Farhad Pourkamali Anaraki and Shannon Hughes
Algorithms that can efficiently recover principal components in very high-dimensional, streaming, and/or distributed data settings have become an important topic in the literature. In this paper, we propose an approach to principal component estimation that utilizes projections onto very sparse random vectors with Bernoulli-generated nonzero entries. Indeed, our approach is simultaneously efficient in memory/storage space, efficient in computation, and produces accurate PC estimates, while also allowing for rigorous theoretical performance analysis. Moreover, one can tune the sparsity of the random vectors deliberately to achieve a desired point on the tradeoffs between memory, computation, and accuracy. We rigorously characterize these tradeoffs and provide statistical performance guarantees. In addition to these very sparse random vectors, our analysis also applies to more general random projections. We present experimental results demonstrating that this approach allows for simultaneously achieving a substantial reduction of the computational complexity and memory/storage space, with little loss in accuracy, particularly for very high-dimensional data.

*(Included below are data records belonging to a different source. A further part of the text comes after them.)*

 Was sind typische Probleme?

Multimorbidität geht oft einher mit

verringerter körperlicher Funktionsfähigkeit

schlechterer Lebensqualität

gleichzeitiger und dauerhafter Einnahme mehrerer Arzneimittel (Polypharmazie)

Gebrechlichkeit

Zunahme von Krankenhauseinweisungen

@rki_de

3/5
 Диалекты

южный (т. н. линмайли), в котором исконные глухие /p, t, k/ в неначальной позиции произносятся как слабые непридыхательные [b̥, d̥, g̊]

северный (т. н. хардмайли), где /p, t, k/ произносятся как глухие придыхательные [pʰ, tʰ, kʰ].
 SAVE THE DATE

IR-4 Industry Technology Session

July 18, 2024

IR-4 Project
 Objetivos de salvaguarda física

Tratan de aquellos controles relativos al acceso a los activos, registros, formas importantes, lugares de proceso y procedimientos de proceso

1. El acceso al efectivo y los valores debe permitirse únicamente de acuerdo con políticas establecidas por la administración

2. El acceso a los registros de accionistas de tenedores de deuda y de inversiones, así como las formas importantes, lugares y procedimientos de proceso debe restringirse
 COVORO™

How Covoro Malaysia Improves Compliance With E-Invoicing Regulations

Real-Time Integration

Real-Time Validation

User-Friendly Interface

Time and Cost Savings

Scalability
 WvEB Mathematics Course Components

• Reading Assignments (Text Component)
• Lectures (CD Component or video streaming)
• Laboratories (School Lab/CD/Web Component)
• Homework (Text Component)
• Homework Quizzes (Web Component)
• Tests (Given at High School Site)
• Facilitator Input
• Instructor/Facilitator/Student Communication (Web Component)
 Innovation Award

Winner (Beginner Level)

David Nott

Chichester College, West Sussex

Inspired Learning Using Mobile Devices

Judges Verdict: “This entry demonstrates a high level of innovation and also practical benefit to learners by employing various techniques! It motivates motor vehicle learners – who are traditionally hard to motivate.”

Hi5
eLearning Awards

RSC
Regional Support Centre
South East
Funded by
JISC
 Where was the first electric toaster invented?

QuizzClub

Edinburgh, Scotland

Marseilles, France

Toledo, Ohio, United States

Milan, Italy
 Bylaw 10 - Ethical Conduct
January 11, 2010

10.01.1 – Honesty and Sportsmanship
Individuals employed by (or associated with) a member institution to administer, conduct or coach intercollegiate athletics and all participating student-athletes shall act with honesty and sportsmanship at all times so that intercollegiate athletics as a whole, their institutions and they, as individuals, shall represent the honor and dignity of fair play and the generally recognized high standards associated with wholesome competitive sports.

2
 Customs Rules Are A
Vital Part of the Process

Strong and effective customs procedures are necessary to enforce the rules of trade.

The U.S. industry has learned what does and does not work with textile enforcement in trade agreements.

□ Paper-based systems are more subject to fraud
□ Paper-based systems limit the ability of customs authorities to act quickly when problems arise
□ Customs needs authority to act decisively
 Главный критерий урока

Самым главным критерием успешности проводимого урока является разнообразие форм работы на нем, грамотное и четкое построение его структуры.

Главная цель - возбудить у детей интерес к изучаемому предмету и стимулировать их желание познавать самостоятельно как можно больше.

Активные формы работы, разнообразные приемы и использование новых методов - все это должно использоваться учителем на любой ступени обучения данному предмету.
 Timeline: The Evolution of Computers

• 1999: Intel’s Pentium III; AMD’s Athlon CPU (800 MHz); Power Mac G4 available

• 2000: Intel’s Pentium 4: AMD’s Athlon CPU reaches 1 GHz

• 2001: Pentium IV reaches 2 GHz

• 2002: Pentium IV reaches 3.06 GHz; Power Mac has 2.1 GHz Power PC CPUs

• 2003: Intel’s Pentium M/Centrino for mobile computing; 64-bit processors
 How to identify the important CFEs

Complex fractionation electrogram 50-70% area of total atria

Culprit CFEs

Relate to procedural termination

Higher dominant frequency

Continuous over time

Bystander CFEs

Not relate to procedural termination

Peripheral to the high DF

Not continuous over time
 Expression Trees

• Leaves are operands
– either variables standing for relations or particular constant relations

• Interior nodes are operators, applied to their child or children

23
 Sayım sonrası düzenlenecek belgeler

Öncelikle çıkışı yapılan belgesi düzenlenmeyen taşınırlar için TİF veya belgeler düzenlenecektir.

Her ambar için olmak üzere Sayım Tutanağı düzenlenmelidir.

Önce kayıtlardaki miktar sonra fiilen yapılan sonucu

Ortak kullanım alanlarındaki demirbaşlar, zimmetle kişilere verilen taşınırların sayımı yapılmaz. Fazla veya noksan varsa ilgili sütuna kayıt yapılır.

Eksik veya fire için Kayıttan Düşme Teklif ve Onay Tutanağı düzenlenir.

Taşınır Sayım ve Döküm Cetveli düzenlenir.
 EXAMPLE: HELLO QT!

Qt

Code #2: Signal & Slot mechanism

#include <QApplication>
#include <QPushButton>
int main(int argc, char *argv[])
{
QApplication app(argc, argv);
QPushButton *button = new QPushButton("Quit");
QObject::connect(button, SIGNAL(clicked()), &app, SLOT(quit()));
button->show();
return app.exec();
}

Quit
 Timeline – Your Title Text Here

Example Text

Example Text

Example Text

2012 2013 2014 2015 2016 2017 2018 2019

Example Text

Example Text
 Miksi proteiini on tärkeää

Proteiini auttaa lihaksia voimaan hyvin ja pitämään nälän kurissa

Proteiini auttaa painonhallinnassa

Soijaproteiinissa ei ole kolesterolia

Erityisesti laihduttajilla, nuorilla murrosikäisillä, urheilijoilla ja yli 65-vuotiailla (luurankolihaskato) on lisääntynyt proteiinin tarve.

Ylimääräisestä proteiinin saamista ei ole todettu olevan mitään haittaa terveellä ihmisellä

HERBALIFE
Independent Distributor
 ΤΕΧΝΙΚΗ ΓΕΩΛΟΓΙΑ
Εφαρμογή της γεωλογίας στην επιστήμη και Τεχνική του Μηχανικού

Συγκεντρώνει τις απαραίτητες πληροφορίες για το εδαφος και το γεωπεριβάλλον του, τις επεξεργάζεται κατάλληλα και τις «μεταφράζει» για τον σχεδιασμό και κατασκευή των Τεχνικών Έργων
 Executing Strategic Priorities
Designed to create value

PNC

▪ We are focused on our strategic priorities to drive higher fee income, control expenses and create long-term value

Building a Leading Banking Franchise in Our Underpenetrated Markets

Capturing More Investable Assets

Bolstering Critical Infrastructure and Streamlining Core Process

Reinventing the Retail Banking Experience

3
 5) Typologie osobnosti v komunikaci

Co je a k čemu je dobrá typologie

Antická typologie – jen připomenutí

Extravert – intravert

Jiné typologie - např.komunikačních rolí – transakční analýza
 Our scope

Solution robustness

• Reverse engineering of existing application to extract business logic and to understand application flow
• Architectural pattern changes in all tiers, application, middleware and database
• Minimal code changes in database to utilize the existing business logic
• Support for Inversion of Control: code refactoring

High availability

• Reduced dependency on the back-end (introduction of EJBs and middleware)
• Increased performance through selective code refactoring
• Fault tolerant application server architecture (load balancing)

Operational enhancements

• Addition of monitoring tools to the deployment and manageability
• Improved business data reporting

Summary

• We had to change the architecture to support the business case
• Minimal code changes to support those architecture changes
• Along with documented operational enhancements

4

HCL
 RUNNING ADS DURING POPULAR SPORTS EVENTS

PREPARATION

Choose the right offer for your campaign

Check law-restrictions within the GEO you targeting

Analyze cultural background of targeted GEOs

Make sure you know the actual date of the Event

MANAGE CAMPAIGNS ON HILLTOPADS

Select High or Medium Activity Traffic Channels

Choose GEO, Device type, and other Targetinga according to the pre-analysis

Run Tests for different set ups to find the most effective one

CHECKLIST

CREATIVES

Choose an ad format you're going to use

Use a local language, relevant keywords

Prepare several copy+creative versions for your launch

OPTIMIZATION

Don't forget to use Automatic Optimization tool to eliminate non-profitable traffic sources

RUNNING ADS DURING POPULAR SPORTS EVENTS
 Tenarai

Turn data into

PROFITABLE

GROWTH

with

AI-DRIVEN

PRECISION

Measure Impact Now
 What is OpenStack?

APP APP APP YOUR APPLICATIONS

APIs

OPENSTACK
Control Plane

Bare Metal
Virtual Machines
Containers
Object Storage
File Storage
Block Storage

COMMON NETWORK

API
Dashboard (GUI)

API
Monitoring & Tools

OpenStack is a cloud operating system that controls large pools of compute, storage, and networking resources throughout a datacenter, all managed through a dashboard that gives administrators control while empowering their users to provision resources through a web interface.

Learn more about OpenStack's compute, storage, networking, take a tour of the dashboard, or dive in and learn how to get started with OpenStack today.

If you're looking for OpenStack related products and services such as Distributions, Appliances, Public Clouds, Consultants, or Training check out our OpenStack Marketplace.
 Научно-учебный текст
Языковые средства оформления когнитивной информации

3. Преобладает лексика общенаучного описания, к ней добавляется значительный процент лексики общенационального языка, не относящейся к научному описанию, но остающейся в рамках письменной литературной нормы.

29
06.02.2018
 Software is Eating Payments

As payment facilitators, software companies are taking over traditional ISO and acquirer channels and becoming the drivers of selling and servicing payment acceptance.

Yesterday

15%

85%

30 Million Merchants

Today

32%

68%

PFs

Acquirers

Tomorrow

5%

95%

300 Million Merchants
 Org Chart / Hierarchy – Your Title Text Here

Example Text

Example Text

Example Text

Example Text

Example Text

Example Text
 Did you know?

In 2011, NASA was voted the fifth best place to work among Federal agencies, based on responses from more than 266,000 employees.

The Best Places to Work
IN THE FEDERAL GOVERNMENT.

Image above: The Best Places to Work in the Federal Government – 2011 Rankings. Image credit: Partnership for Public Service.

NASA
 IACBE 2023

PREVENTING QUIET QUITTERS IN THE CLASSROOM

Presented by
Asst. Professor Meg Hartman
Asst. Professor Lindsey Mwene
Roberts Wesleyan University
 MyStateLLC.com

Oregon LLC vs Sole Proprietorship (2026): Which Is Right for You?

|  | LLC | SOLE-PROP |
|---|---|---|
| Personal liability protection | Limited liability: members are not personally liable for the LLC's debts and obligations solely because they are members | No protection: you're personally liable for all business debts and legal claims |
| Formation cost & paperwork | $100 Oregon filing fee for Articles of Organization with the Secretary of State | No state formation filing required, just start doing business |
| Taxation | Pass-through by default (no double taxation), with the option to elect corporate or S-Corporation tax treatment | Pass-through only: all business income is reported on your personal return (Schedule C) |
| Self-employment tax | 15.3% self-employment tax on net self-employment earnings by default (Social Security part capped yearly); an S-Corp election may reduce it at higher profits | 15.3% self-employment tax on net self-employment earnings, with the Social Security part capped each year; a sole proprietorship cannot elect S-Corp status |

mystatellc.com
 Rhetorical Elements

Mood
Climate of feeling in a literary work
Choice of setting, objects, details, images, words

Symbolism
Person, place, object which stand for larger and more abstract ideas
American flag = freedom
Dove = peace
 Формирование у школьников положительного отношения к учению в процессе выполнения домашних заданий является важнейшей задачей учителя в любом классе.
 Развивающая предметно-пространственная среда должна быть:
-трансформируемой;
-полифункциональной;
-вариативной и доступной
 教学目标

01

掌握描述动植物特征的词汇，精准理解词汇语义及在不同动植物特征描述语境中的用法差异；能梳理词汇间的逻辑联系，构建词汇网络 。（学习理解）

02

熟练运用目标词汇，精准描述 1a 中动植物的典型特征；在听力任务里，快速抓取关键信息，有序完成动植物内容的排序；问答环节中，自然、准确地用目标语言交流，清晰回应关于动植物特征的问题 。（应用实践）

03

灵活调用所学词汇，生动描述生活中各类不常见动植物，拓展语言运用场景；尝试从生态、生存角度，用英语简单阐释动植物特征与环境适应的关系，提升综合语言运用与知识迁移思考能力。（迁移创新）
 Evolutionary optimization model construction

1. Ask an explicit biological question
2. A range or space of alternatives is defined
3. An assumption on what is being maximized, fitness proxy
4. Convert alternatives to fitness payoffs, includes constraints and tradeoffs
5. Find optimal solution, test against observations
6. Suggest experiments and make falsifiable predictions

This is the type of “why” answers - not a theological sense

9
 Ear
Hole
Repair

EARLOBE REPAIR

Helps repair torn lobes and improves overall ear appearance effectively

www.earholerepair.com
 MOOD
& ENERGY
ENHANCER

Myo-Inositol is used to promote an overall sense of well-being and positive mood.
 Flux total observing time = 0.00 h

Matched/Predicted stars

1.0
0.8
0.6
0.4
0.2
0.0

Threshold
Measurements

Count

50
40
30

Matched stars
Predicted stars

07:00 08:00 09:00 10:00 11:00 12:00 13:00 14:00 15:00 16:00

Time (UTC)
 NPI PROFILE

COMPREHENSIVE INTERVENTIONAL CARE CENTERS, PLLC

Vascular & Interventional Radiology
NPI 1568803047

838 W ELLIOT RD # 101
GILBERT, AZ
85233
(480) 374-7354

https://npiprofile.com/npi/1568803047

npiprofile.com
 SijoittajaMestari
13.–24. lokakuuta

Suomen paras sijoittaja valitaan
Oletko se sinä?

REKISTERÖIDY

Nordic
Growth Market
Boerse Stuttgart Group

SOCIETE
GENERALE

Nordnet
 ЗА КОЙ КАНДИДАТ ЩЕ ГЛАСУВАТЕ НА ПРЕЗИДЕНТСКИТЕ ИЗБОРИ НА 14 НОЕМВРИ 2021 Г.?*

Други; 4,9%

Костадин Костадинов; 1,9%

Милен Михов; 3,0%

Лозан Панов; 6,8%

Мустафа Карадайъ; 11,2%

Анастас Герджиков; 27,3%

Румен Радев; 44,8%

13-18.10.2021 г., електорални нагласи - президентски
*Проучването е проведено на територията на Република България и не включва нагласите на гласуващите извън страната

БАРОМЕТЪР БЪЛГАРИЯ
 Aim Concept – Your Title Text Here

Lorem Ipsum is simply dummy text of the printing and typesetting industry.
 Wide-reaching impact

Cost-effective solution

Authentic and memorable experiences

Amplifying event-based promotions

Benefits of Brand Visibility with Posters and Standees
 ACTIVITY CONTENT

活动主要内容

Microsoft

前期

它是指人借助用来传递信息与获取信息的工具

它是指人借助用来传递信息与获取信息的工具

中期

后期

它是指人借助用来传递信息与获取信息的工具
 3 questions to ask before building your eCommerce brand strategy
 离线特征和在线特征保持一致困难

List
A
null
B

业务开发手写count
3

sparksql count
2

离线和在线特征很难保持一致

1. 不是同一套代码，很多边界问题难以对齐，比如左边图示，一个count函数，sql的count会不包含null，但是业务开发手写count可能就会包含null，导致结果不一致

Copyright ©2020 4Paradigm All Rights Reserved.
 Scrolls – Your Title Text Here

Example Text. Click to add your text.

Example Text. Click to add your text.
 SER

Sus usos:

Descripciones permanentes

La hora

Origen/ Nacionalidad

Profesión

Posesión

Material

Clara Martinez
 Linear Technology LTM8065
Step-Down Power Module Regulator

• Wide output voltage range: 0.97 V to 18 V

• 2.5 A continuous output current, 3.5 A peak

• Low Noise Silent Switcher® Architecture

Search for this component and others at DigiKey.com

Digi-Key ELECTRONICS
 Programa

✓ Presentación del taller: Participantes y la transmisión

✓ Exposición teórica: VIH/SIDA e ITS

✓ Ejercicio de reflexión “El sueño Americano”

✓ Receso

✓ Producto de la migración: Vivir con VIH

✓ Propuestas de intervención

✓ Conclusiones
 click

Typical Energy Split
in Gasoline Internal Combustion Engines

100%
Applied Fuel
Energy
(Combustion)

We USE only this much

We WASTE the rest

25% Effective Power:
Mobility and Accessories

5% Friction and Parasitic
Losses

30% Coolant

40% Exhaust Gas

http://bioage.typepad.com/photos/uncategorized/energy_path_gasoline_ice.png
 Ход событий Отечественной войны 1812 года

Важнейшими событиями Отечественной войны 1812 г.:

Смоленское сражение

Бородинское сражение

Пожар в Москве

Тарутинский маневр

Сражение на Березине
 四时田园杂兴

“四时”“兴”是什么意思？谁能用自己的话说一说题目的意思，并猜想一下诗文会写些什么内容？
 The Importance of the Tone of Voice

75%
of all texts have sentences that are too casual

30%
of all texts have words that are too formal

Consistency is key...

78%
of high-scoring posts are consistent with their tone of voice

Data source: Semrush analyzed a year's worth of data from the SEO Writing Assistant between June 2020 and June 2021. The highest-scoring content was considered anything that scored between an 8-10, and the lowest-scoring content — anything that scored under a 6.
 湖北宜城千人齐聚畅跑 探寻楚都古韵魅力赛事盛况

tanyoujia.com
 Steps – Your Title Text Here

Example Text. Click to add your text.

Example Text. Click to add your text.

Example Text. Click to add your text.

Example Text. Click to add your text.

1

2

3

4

Yusuke Mukuta and tatsuya Harada
Partial canonical correlation analysis (partial CCA) is a statistical method that estimates a pair of linear projections onto a low dimensional space, where the correlation between two multidimensional variables is maximized after eliminating the influence of a third variable. Partial CCA is known to be closely related to a causality measure between two time series. However, partial CCA requires the inverses of covariance matrices, so the calculation is not stable. This is particularly the case for high-dimensional data or small sample sizes. Additionally, we cannot estimate the optimal dimension of the subspace in the model. In this paper, we have addressed these problems by proposing a probabilistic interpretation of partial CCA and deriving a Bayesian estimation method based on the probabilistic model. Our numerical experiments demonstrated that our methods can stably estimate the model parameters, even in high dimensions or when there are a small number of samples.
Jinfeng Yi and Lijun Zhang and Jun Wang and Rong Jin and Anil Jain
Learning a statistical model for high-dimensional data is an important topic in machine learning. Although this problem has been well studied in the supervised setting, little is known about its unsupervised counterpart. In this work, we focus on the problem of clustering high-dimensional data with sparse centers. In particular, we address the following open question in unsupervised learning: ``is it possible to reliably cluster high-dimensional data when the number of samples is smaller than the data dimensionality?" We develop an efficient clustering algorithm that is able to estimate sparse cluster centers with a single pass over the data. Our theoretical analysis shows that the proposed algorithm is able to accurately recover cluster centers with only $O(s\log d)$ number of samples (data points), provided all the cluster centers are $s$-sparse vectors in a $d$ dimensional space. Experimental results verify both the effectiveness and efficiency of the proposed clustering algorithm compared to the state-of-the-art algorithms on several benchmark datasets.